97.367 candidature per 2.700 posti da funzionario. Sono i numeri del nuovo concorso dell’Agenzia delle Entrate, una cifra che racconta molto di più sui giovani italiani di quanto non facciano le statistiche sulla disoccupazione.

Sono neolaureati in giurisprudenza, economia, scienze politiche. Hanno investito anni sui libri sognando una scrivania sicura, uno stipendio garantito, magari una carriera nella pubblica amministrazione. E ora si ritrovano a competere in 36 contro uno per realizzare quel sogno. Perché questi sono i numeri: in media, ogni posto sarà conteso da oltre 35 candidati.


L’11 agosto si sono chiuse le iscrizioni attraverso il portale InPA, e ora inizia l’attesa. Il 9 settembre scopriranno le modalità esatte della prova, mentre l’esame vero e proprio è previsto per fine ottobre. Un unico scritto che deciderà tutto, senza appello. Niente orale, niente seconda possibilità.

Rispetto al concorso del 2023, la sfida si è fatta più dura. Non bastano più diritto tributario, amministrativo e contabilità pubblica: quest’anno bisogna padroneggiare anche il diritto dell’Unione Europea e quello fallimentare. Come se non fosse già abbastanza difficile entrare nel mondo del fisco italiano.

La geografia dei posti disponibili racconta l’Italia delle opportunità: 555 posti in Lombardia, 463 nel Lazio, 222 in Campania. Milano, Roma, Napoli guidano la classifica, seguite dalle altre grandi città. Alcuni posti sono riservati al contrasto degli illeciti fiscali, ruoli che suonano quasi da romanzo noir: cacciatori di evasori con laurea in tasca e codice civile sotto il braccio.

Ma c’è una consolazione nascosta nei numeri. La storia insegna che molti iscritti non si presentano all’esame. Se si confermasse il trend degli anni passati, la platea reale potrebbe scendere a 48mila candidati. Non è che cambi molto – parliamo comunque di 18 persone per ogni posto – ma almeno respira un po’ meglio chi ha davvero studiato.

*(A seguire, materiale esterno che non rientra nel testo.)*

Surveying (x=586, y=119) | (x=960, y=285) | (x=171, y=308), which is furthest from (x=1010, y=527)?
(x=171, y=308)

Dietro ogni candidatura c’è una storia. C’è chi ha appena finito l’università e cerca il primo lavoro vero. Chi ha già fatto qualche esperienza ma sogna la stabilità del posto fisso. Chi viene da anni di precariato e vede in questo concorso l’ancora di salvezza. Tutti uniti dalla stessa speranza: entrare nel meccanismo perfetto della burocrazia italiana, dove le tasse si riscuotono, si controllano, si contestano.

Ottobre si avvicina, e con lui il momento della verità. In un’Italia che fatica a offrire opportunità ai suoi giovani laureati, questo concorso diventa uno specchio impietoso: da una parte la fame di sicurezza di una generazione cresciuta nell’incertezza, dall’altra un sistema che può garantire stabilità solo a pochi eletti. Il resto dovrà continuare a cercare, sperare, competere.